> _Bereitgestellte Daten_
::::::::

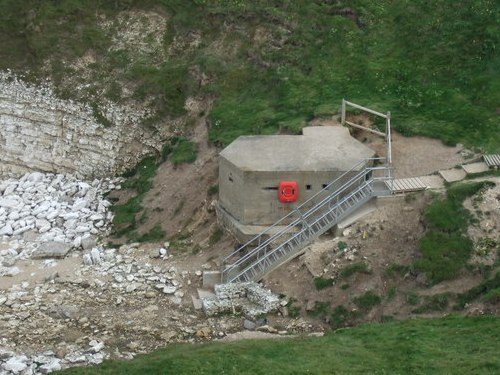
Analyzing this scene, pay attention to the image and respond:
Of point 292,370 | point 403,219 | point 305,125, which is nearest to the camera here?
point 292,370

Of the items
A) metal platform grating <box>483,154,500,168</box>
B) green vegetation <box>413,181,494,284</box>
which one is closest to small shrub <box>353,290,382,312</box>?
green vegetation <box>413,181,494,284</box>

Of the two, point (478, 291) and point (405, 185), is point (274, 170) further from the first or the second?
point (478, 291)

::::::::

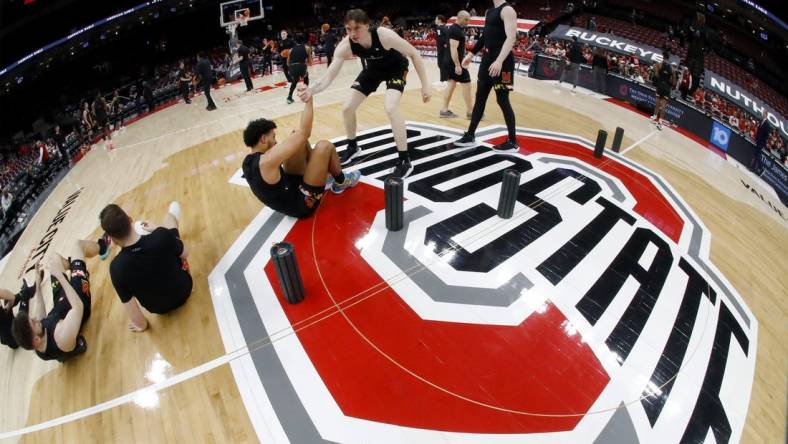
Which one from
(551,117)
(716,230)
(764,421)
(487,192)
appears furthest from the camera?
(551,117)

::::::::

> _Aufgabenstellung_
Zähle, in wie vielen der Zeilen oben die Zeichenfolge „vegetation“ vorkommt. Gib nur die Zahl an.

> _Lösung_
2